▶ TASK BRIEF
Will you write out all the entries below exactly?

▶ RECORD SET

-- begin --

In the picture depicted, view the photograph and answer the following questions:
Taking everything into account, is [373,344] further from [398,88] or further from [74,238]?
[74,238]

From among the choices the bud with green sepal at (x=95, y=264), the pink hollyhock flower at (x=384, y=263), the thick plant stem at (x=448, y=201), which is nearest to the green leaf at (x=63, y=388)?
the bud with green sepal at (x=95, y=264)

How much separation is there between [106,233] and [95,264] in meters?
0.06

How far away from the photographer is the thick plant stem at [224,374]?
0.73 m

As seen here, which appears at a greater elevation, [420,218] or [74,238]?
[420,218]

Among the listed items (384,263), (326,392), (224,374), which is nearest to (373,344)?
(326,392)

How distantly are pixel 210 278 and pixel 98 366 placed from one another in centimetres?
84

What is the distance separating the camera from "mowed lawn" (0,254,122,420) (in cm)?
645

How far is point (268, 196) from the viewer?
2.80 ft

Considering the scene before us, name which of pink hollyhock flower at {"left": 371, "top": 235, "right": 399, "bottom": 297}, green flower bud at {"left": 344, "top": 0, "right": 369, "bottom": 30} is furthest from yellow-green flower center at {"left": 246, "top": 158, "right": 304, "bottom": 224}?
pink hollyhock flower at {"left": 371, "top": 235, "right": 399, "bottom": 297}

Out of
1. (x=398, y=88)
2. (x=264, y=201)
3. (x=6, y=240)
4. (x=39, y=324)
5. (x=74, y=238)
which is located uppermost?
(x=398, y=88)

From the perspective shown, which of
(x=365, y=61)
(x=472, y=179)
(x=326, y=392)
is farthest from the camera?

-- end --

▶ FINAL ANSWER
In the picture depicted, view the photograph and answer the following questions:
Taking everything into account, is [373,344] further from [398,88] or further from [74,238]?
[74,238]

From among the choices the bud with green sepal at (x=95, y=264), the pink hollyhock flower at (x=384, y=263), the thick plant stem at (x=448, y=201), which is nearest to the green leaf at (x=63, y=388)?
the bud with green sepal at (x=95, y=264)

How much separation is there between [106,233] and [95,264] in meters?
0.06

How far away from the photographer is the thick plant stem at [224,374]?
0.73 m

As seen here, which appears at a greater elevation, [420,218] or [74,238]?
[420,218]

Among the listed items (384,263), (326,392), (224,374), which is nearest to (373,344)?
(326,392)

How distantly are pixel 210 278 and pixel 98 366 placed from one another in centimetres?
84

What is the distance separating the camera from "mowed lawn" (0,254,122,420) (in cm)?
645

How far is point (268, 196) from the viewer?
2.80 ft

Considering the scene before us, name which of pink hollyhock flower at {"left": 371, "top": 235, "right": 399, "bottom": 297}, green flower bud at {"left": 344, "top": 0, "right": 369, "bottom": 30} is furthest from yellow-green flower center at {"left": 246, "top": 158, "right": 304, "bottom": 224}?
pink hollyhock flower at {"left": 371, "top": 235, "right": 399, "bottom": 297}

Out of
1. (x=398, y=88)
2. (x=264, y=201)
3. (x=6, y=240)
4. (x=39, y=324)
5. (x=74, y=238)
which is located uppermost?
(x=398, y=88)

From the perspective shown, which of
(x=365, y=61)
(x=472, y=179)
(x=326, y=392)
is farthest from the camera?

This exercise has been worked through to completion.